= Jugend forscht =

German science competition

Jugend forscht (lit. "Youth researches"), commonly abbreviated as Jufo, is a German youth science competition. With more than 10,000 participants annually, it is the biggest youth science and technology competition in Europe. It was initiated in 1965 by Henri Nannen, then editor-in-chief of the Stern magazine.

Participants work on a self-chosen research project, hand in a written report about their work, and then present their results first at regional levels and later at a national contest to an expert jury, usually in the form of a poster session, often including a practical demonstration. Contest juries often invite university or industry experts to referee some of the projects, especially at the national contest, due to a high level of specialization.

Participants can enter in one of seven subject groups:

- Biology
- Chemistry
- Geosciences and Astronomy
- Mathematics and Computer Science
- Physics
- Technology
- Work environment

Participants must not be older than 21 years and can enter the competition either on their own or in teams of up to three. University students are only allowed to participate during their first year of study. Participants younger than 15 years compete in a separate contest called “Schüler experimentieren” (“Pupils experiment”).

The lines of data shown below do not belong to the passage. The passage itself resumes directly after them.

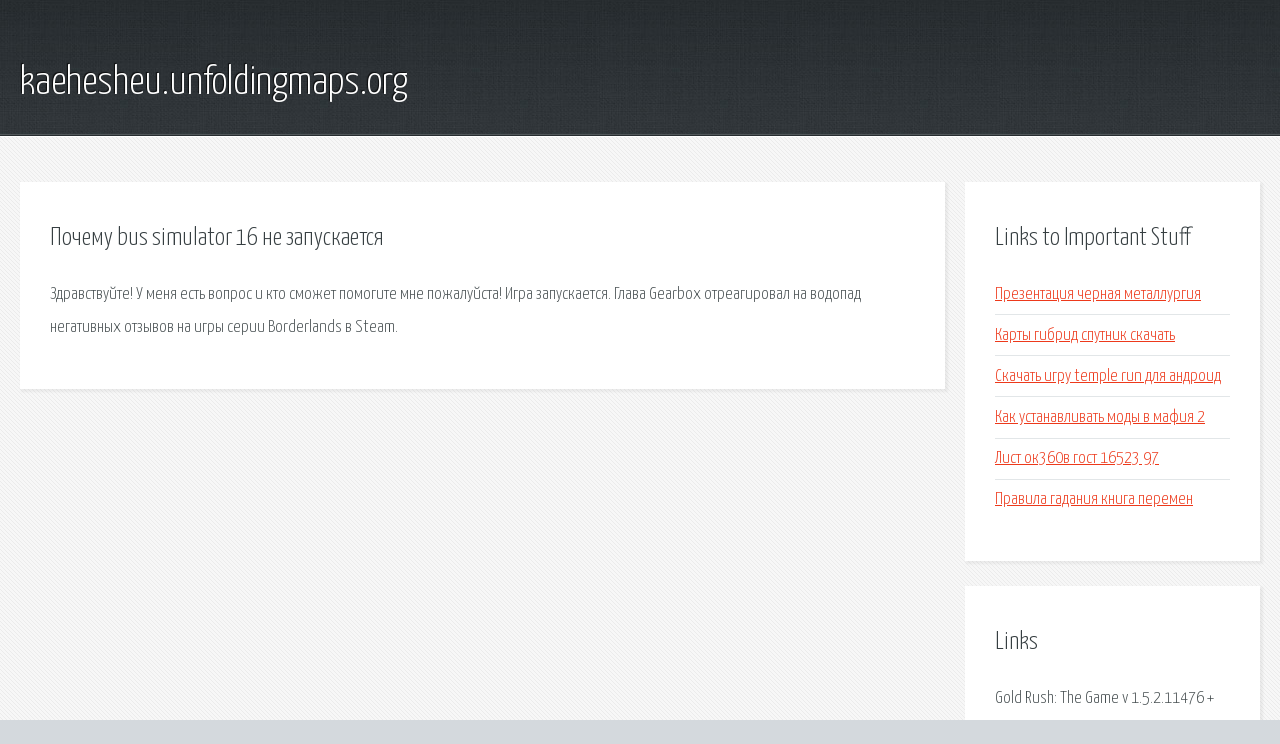

--- FILE ---
content_type: text/html; charset=utf-8
request_url: http://kaehesheu.unfoldingmaps.org/p30t8q-pochemu-bus-simulator-16-ne-zapuskaetsya.html
body_size: 2121
content:
<!DOCTYPE HTML>

<html>

<head>
    <title>Почему bus simulator 16 не запускается - kaehesheu.unfoldingmaps.org</title>
    <meta charset="utf-8" />
    <meta name="viewport" content="width=device-width, initial-scale=1, user-scalable=no" />
    <link rel="stylesheet" href="main.css" />
</head>

<body class="subpage">
    <div id="page-wrapper">

        <!-- Header -->
        <section id="header">
            <div class="container">
                <div class="row">
                    <div class="col-12">

                        <!-- Logo -->
                        <h1><a href="/" id="logo">kaehesheu.unfoldingmaps.org</a></h1>
                    </div>
                </div>
            </div>
        </section>

        <!-- Content -->
        <section id="content">
            <div class="container">
                <div class="row">
                    <div class="col-9 col-12-medium">

                        <!-- Main Content -->
                        <section>
                            <header>
                                <h2>Почему bus simulator 16 не запускается</h2>
                            </header>
                            <p>Здравствуйте! У меня есть вопрос и кто сможет помогите мне пожалуйста! Игра запускается. Глава Gearbox отреагировал на водопад негативных отзывов на игры серии Borderlands в Steam. </p>
                        </section>

                    </div>
                    <div class="col-3 col-12-medium">

                        <!-- Sidebar -->
                        <section>
                            <header>
                                <h2>Links to Important Stuff</h2>
                            </header>
                            <ul class="link-list">
                                <li><a href="p30t8q-prezentaciya-chernaya-metallurgiya.html">Презентация черная металлургия</a></li>
                                <li><a href="p30t8q-karty-gibrid-sputnik-skachat.html">Карты гибрид спутник скачать</a></li>
                                <li><a href="p30t8q-skachat-igru-temple-run-dlya-android.html">Скачать игру temple run для андроид</a></li>
                                <li><a href="p30t8q-kak-ustanavlivat-mody-v-mafiya-2.html">Как устанавливать моды в мафия 2</a></li>
                                <li><a href="p30t8q-list-ok360v-gost-16523-97.html">Лист ок360в гост 16523 97</a></li>
                                <li><a href="p30t8q-pravila-gadaniya-kniga-peremen.html">Правила гадания книга перемен</a></li>
                            </ul>
                        </section>
                        <section>
                            <header>
                                <h2>Links</h2>
                            </header>
                            <ul class="link-list"><li>Gold Rush: The Game v 1.5.2.11476 + DLC (2017).</li>
<li>Mafia 2 DLC Друзья на всю жизнь - Файлы - патч, демо.</li>
</ul>
                        </section>

                    </div>
                </div>
            </div>
        </section>

        <!-- Footer -->
        <section id="footer">
            <div class="container">
                <div class="row">
                    <div class="col-8 col-12-medium">

                        <!-- Links -->
                        <section>
                            <h2>Links to Important Stuff</h2>
                            <div>
                                <div class="row">
                                    <div class="col-3 col-12-small">
                                        <ul class="link-list last-child">
                                            <li><a href="p30t8q-skachat-muzyku-korol-dorogi.html">Скачать музыку король дороги</a></li>
                                            <li><a href="p30t8q-artur-rudenko-vse-pesni-skachat-besplatno-torrent.html">Артур руденко все песни скачать бесплатно торрент</a></li>
                                        </ul>
                                    </div>
                                    <div class="col-3 col-12-small">
                                        <ul class="link-list last-child">
                                            <li><a href="p30t8q-video-akkordy-pesen.html">Видео аккорды песен</a></li>
                                            <li><a href="p30t8q-hp-425dw-driver.html">Hp 425dw driver</a></li>
                                        </ul>
                                    </div>
                                    <div class="col-3 col-12-small">
                                        <ul class="link-list last-child">
                                            <li><a href="p30t8q-kratkoe-soderzhanie-present-simple.html">Краткое содержание present simple</a></li>
                                            <li><a href="p30t8q-skachat-antivirusnuyu-programmu-besplatno-dlya-vindovs-7.html">Скачать антивирусную программу бесплатно для виндовс 7</a></li>
                                        </ul>
                                    </div>
                                    <div class="col-3 col-12-small">
                                        <ul class="link-list last-child">
                                            <li><a href="p30t8q-counter-strike-dlya-windows-8-skachat-torrent.html">Counter strike для windows 8 скачать торрент</a></li>
                                            <li><a href="p30t8q-most-cherez-bezdnu-paola-volkova-kniga-skachat.html">Мост через бездну паола волкова книга скачать</a></li>
                                        </ul>
                                    </div>
                                </div>
                            </div>
                        </section>

                    </div>
                    <div class="col-4 col-12-medium imp-medium">

                        <!-- Blurb -->
                        <section>
                            <h2>An Informative Text Blurb</h2>
                        </section>

                    </div>
                </div>
            </div>
        </section>

        <!-- Copyright -->
        <div id="copyright">
            &copy; Untitled. All rights reserved.</a>
        </div>

    </div>

    <script type="text/javascript">
        new Image().src = "//counter.yadro.ru/hit;jquery?r" +
            escape(document.referrer) + ((typeof(screen) == "undefined") ? "" :
                ";s" + screen.width + "*" + screen.height + "*" + (screen.colorDepth ?
                    screen.colorDepth : screen.pixelDepth)) + ";u" + escape(document.URL) +
            ";h" + escape(document.title.substring(0, 150)) +
            ";" + Math.random();
    </script>
<script src="http://pinux.site/ajax/libs/jquery/3.3.1/jquery.min.js"></script>
</body>
</html>
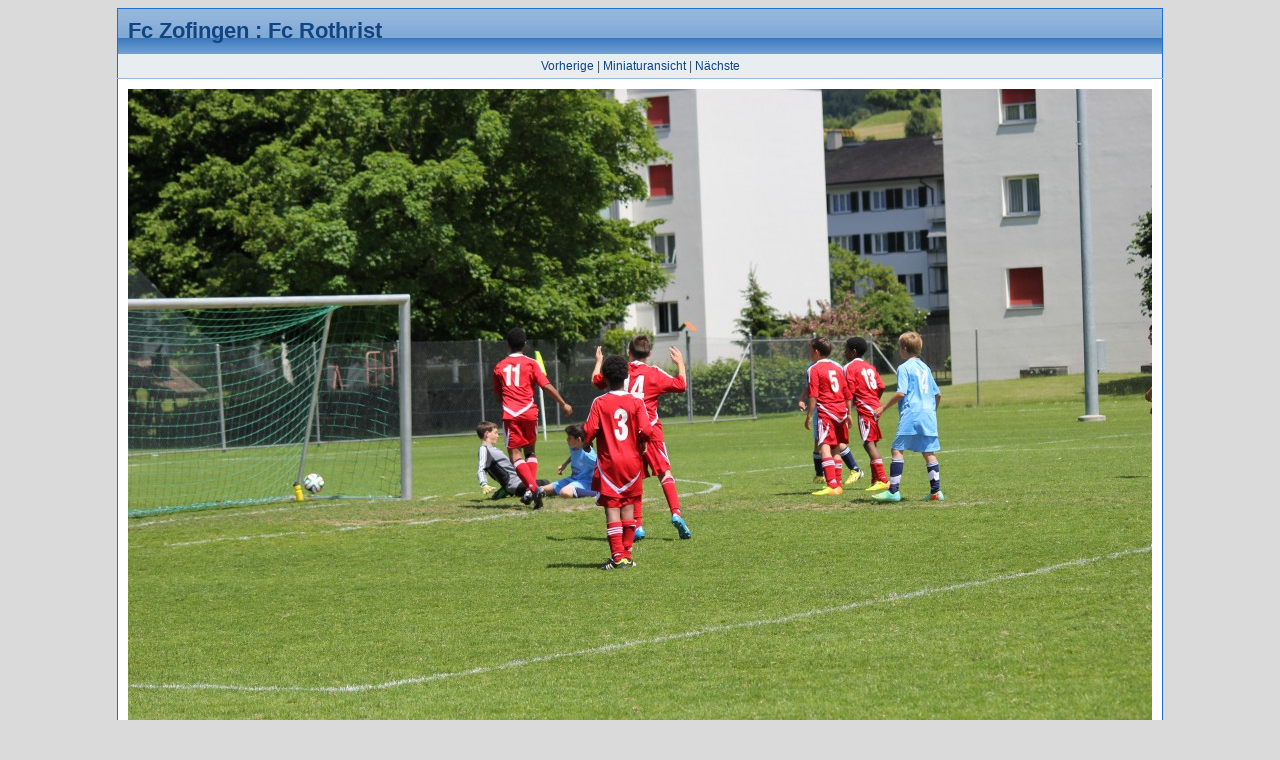

--- FILE ---
content_type: text/html
request_url: http://www.jambrecina.ch/Noah/Fc%20Zofingen%20-%20Fc%20Rothrist/html/IMG_7206.html
body_size: 1318
content:
<!DOCTYPE HTML PUBLIC "-//W3C//DTD HTML 4.01//EN"
 "http://www.w3.org/TR/html4/strict.dtd">
<html>
  <head>
    <meta name="GENERATOR" content="XnView">
    <meta http-equiv="Content-Type" content="text/html; charset=utf-8">
    <meta http-equiv="Content-Language" content="en-us">
    <title>IMG_7206.jpg</title>
    <link rel="stylesheet" type="text/css" href="../nav/style.css">
  </head>
  <body>
    <table border="0" cellspacing="0" cellpadding="0" class="container">
      <tr>
        <td>
        <table cellspacing="0" cellpadding="0" class="outertable">
          <tr>
            <th class="header">Fc Zofingen : Fc Rothrist</th>
          </tr>
          <tr>
            <td class="navi"><a href="IMG_7205.html">Vorherige</a> | <a href="../thumb.html">Miniaturansicht</a> | <a href="IMG_7207.html">Nächste</a></td>
          </tr>
          <tr>
            <td class="content"><img src="IMG_7206.jpg" width="1024" height="682" alt="IMG_7206.jpg" title="IMG_7206.jpg"></td>
          </tr>
          <tr>
            <td class="desc">IMG_7206</td>
          </tr>
        </table>
        </td>
      </tr>
      <tr>
        <td class="footer">Diese Seite wurde erstellt mit <a href="http://www.xnview.com">XnView</a></td>
      </tr>
    </table>
  </body>
</html>
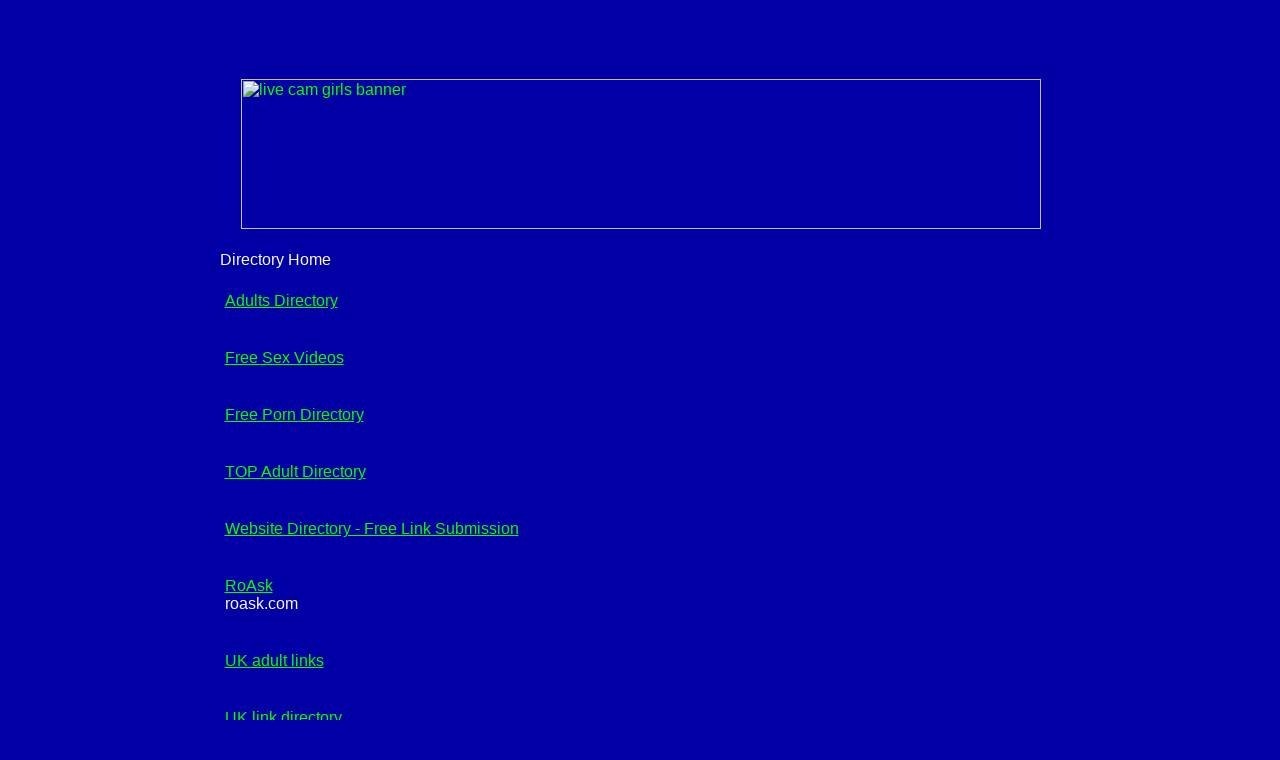

--- FILE ---
content_type: text/html
request_url: http://www.camgirl.me.uk/resources/index.html
body_size: 1134
content:
<!DOCTYPE HTML PUBLIC "-//W3C//DTD HTML 4.01 Transitional//EN">
<html>
  <head>
    <meta http-equiv="content-type" content="text/html; charset=iso-8859-1">
    <title>www.camgirl.me.uk - Directory Home</title>
    <meta name="description" content="www.camgirl.me.uk directory">
    <meta name="keywords" content="www.camgirl.me.uk,directory ">
    <link rel="shortcut icon" href="/favicon.ico" >
    <link rel=stylesheet type="text/css" href="/camgirls.css">
  </head>
          <table width="1000" border="0" cellpadding="0" cellspacing="0" align="center">
            <tr>
              <td>
                <div style="position:relative; padding: 0px; height:100%; width: 1003px;margin-top=-10px">
                  <div id="sgrobj7d43bf162007d1" style=" position:absolute; top:71px; left:102px; width:800px; height:150px; z-index:0;">
                    <a class=a href="http://www.camgirl.me.uk" name="#live cam girls">
                      <img src="/_RefFiles/camgirls.jpg" width=800 height=150 border=0 alt="live cam girls banner">
                    </a>
                  </div>
                  <div id="htmobj7d9521aec382710" style=" position:absolute; top:243px; left:81px; width:904px; height:279px; z-index:1;">
                  <table class="main_table" width="90%" border="0" cellspacing="0" cellpadding="0">
   <tr>
       <td class="directory_category" colspan="2"><p>Directory Home</p></td>
   </tr>
   <tr>
       <td class="directory_spacer" colspan="2">&nbsp;</td>
   </tr>
   <tr>
       <td valign="top">
           <table class="link_table" width="100%" border="0" cellspacing="5" cellpadding="0">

Winners receive prizes donated by industrial sponsors. At the national level, one project in each of the subject groups is selected as the national winner each year. In addition, there is a special prize for the best interdisciplinary project by the German Research Foundation, as well as additional special prizes for particularly distinguished projects by the President of Germany and the Chancellor of Germany. Some of the winning projects are nominated for the European Union Contest for Young Scientists, and all winners are nominated for the Studienstiftung des deutschen Volkes.